NEW YORK (GenomeWeb News) – The Fred Hutchinson Cancer Research Center plans to use a $4.3 million grant from the National Heart, Blood, and Lung Institute to study whether or not genetic variations could be used to predict patient outcomes and complications of patients undergoing stem-cell transplantation to treat blood cancers.
The Hutch said yesterday that its scientists will use the four-year grant to support genome-wide association studies of patients who have been treated with an allogeneic hematopoietic cell transplant (HCTs) at the center over the past 18 years.

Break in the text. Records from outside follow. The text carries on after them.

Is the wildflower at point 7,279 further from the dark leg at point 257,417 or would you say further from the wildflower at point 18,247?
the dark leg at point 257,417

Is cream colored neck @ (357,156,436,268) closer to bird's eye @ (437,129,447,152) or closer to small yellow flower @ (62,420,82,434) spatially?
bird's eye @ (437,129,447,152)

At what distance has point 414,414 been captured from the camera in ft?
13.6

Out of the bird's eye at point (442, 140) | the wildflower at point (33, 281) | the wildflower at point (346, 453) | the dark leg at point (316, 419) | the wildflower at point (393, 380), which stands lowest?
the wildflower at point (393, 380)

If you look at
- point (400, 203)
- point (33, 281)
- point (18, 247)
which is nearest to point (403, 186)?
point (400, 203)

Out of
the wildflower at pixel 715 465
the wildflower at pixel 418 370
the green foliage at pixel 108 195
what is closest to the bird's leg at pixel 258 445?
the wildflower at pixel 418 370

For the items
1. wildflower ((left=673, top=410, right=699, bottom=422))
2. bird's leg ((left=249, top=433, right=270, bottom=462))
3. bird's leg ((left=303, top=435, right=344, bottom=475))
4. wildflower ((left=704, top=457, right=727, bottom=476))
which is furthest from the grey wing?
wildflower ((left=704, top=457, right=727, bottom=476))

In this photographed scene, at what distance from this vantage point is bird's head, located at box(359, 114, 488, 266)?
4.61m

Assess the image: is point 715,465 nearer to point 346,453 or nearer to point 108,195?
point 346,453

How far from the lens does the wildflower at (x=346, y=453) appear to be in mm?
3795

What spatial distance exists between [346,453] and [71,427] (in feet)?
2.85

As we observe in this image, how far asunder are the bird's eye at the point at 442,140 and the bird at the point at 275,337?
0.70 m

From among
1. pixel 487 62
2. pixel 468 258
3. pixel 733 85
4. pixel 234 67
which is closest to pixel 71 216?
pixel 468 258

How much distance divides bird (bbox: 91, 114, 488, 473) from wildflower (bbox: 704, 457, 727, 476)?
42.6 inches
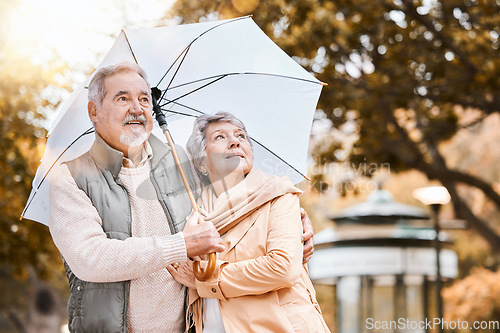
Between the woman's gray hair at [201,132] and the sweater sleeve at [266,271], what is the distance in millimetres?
588

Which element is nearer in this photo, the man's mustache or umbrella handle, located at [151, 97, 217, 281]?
umbrella handle, located at [151, 97, 217, 281]

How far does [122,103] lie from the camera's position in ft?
10.8

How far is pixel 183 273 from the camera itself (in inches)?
128

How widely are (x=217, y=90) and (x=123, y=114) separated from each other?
700mm

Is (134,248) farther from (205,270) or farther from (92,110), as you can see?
(92,110)

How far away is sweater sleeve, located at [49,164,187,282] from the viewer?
117 inches

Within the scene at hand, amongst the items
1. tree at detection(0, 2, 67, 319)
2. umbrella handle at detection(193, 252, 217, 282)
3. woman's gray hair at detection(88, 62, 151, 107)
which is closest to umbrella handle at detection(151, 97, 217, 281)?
umbrella handle at detection(193, 252, 217, 282)

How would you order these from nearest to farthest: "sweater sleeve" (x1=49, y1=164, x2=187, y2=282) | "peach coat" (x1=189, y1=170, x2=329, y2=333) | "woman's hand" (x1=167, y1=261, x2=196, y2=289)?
"sweater sleeve" (x1=49, y1=164, x2=187, y2=282) → "peach coat" (x1=189, y1=170, x2=329, y2=333) → "woman's hand" (x1=167, y1=261, x2=196, y2=289)

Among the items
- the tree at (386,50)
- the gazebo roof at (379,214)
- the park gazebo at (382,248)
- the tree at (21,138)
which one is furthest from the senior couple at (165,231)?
the gazebo roof at (379,214)

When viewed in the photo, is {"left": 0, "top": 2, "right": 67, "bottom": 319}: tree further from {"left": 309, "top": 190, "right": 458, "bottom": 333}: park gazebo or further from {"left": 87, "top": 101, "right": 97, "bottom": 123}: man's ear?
{"left": 309, "top": 190, "right": 458, "bottom": 333}: park gazebo

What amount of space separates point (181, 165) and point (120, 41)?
71cm

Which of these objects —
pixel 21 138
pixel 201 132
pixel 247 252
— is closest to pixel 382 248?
pixel 21 138

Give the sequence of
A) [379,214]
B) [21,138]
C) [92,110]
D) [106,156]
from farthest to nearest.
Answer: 1. [379,214]
2. [21,138]
3. [92,110]
4. [106,156]

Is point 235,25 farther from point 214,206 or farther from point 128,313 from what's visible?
point 128,313
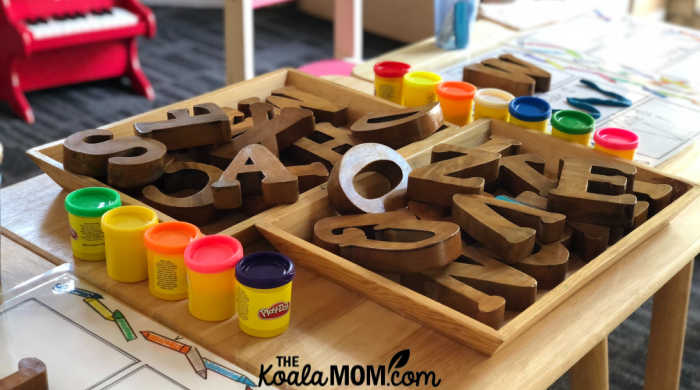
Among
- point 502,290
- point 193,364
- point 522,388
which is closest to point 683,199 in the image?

Allogeneic stem-cell transplants involve infusing healthy donor stem cells into the blood of patients whose bone marrow is diseased by leukemia, lymphoma, or other illnesses.
The study will expand earlier research that began in 2006 and will increase the sample size three-fold to 5,000 transplants in order to identify genetic variants that are associated with HCT outcomes.
The specific goals of the study are to identify genetic variations among patients that could account for the risk and severity of acute chronic graft-versus-host disease, organ toxicity, opportunistic infection, relapse, and overall survival. Genetic variants found in the study will be validated for use as markers for assessing risk before patients receive transplants and for counseling and treatment planning.
The Hutch researchers also will try to use the genomic data to understand the disease processes that are responsible for treatment complications and to potentially develop novel targeted therapies for preventing and controlling those complications.
Around 60,000 people around the world had bone-or-stem-cell transplants in 2010, the Hutch center said.